What the exercise asks. Return the data below unchanged, without images.

Provided entries.
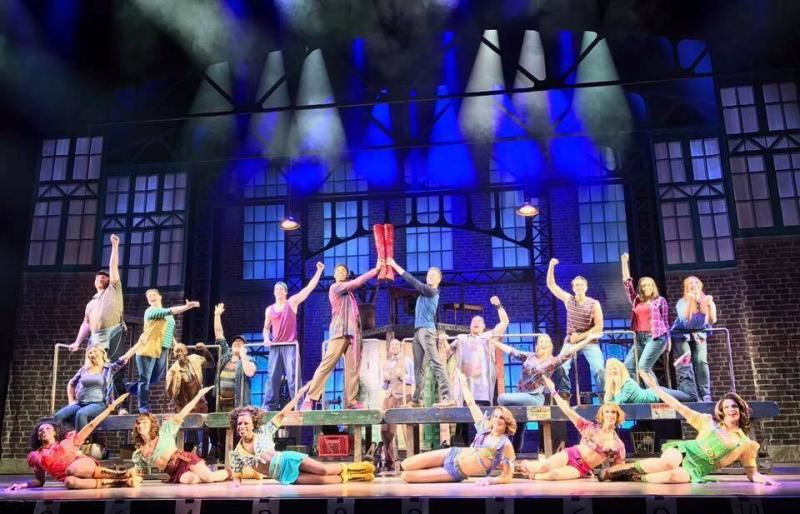 BWW Review: KINKY BOOTS at Starlight Theatre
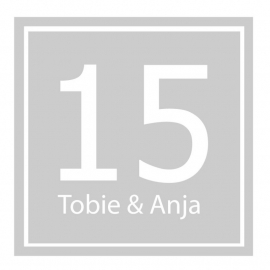 Etched glass raamfolie met naam en huisnummer 1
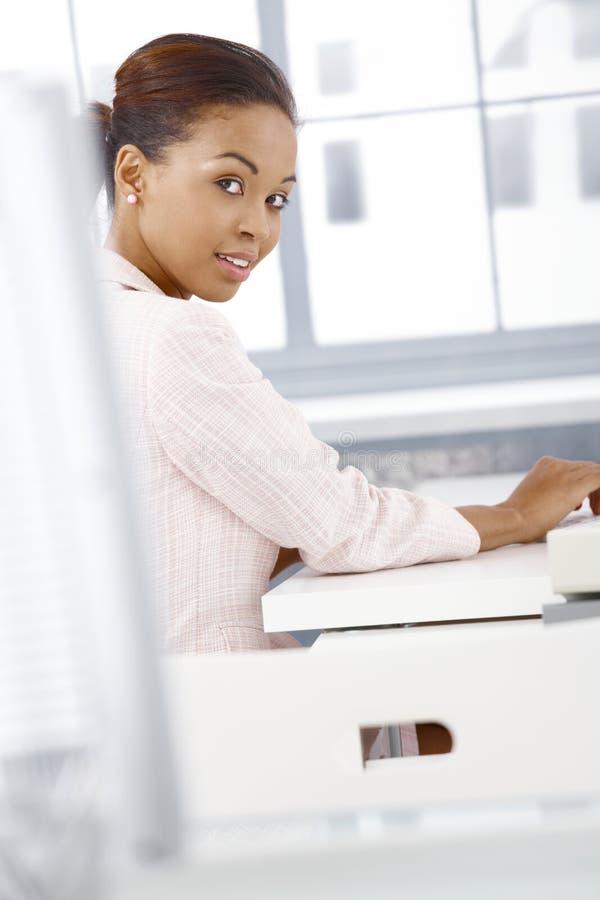 Retrato da mulher de negócios étnica na mesa fotografia de stock royalty free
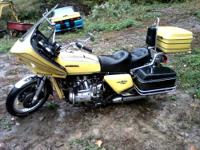 this is a classic 1985 harley softtail it has less than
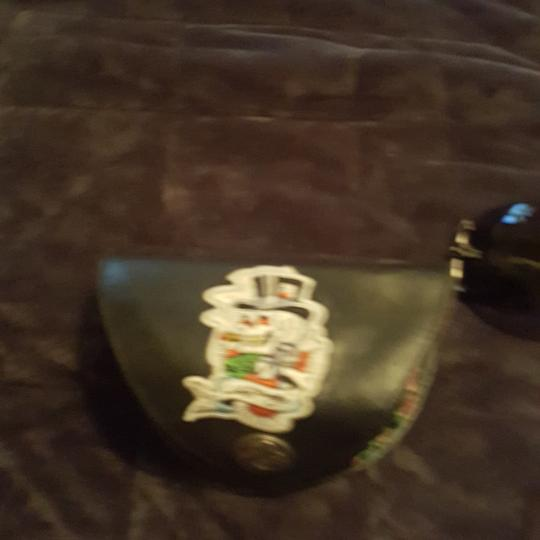 Ed Hardy Ed Hardy sunglasses limited edition with both earpieces inlaid with sworsky crystals and signature Ed Hardy art. Case and extra crystals included Image 9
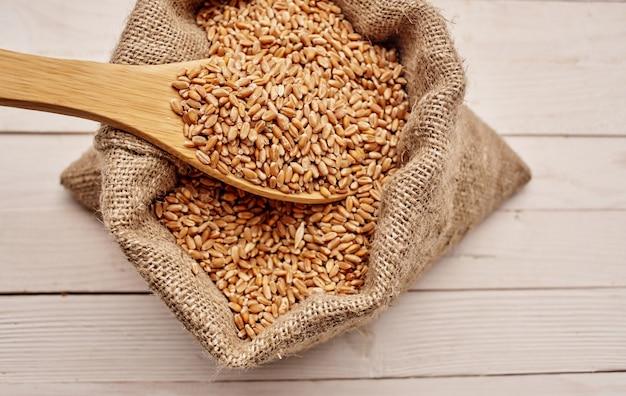Gotowanie zbóż musli poranna przekąska pyszne drewniane tło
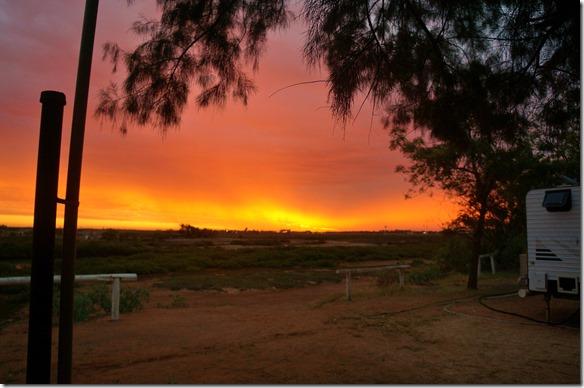 3353 ein brennender Himmel bei Sonnenuntergang in Karratha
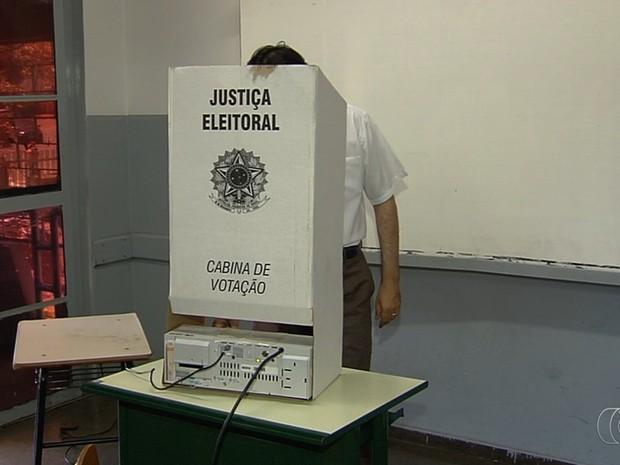 Liberado período para propaganda eleitoral em Goiás; juíza explica regras (Foto: Reprodução/TV Anhanguera)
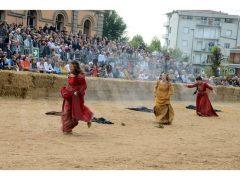 Doppia vittoria per Borgo Moretta. Ecco le foto di palio e sfilata 19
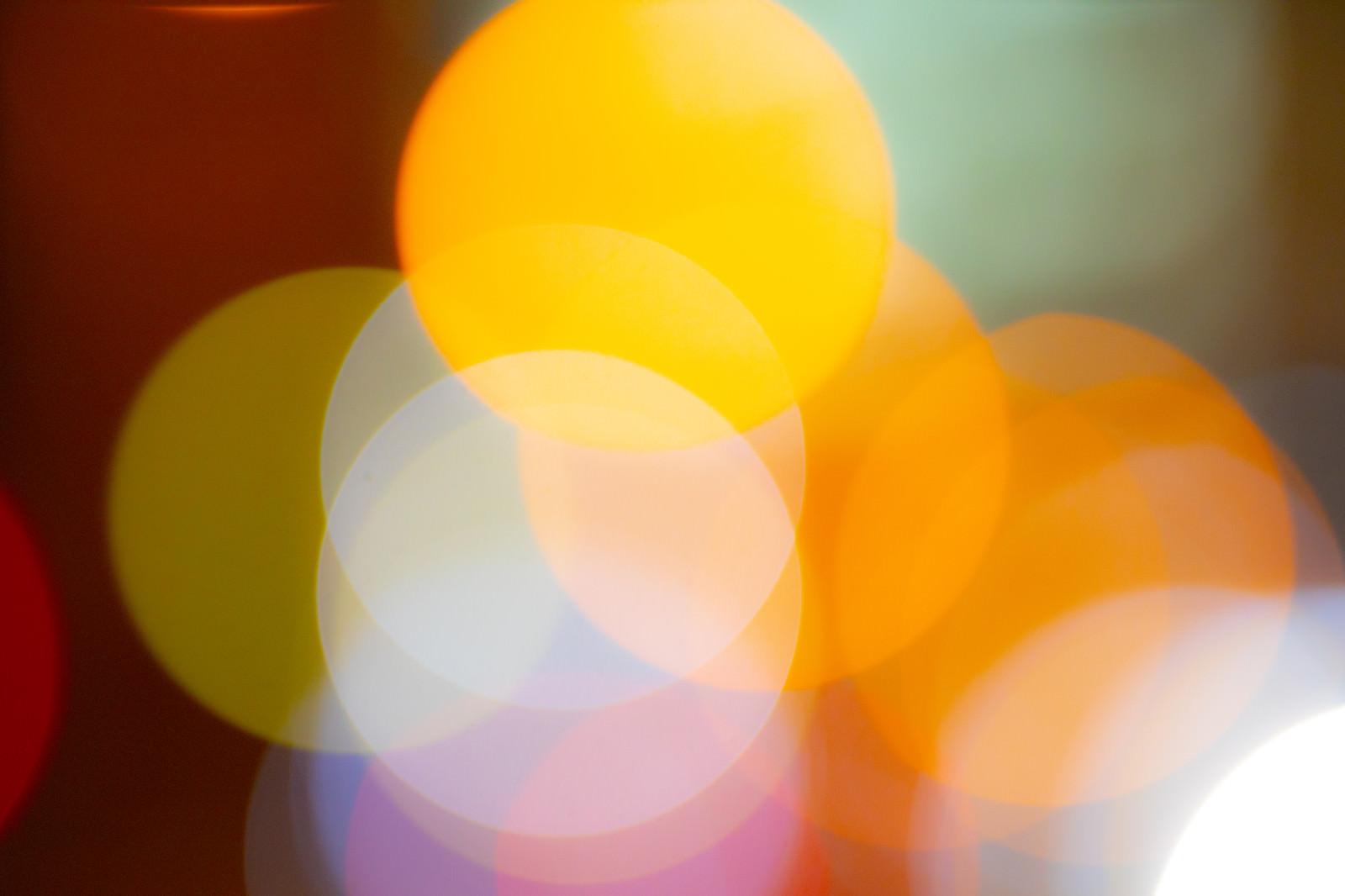 「カラフルな光の丸ボケが混じり合う(テクスチャ)」の写真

Exercise answer.
 BWW Review: KINKY BOOTS at Starlight Theatre
 Etched glass raamfolie met naam en huisnummer 1
 Retrato da mulher de negócios étnica na mesa fotografia de stock royalty free
 this is a classic 1985 harley softtail it has less than
 Ed Hardy Ed Hardy sunglasses limited edition with both earpieces inlaid with sworsky crystals and signature Ed Hardy art. Case and extra crystals included Image 9
Gotowanie zbóż musli poranna przekąska pyszne drewniane tło
 3353 ein brennender Himmel bei Sonnenuntergang in Karratha
 Liberado período para propaganda eleitoral em Goiás; juíza explica regras (Foto: Reprodução/TV Anhanguera)
 Doppia vittoria per Borgo Moretta. Ecco le foto di palio e sfilata 19
 「カラフルな光の丸ボケが混じり合う(テクスチャ)」の写真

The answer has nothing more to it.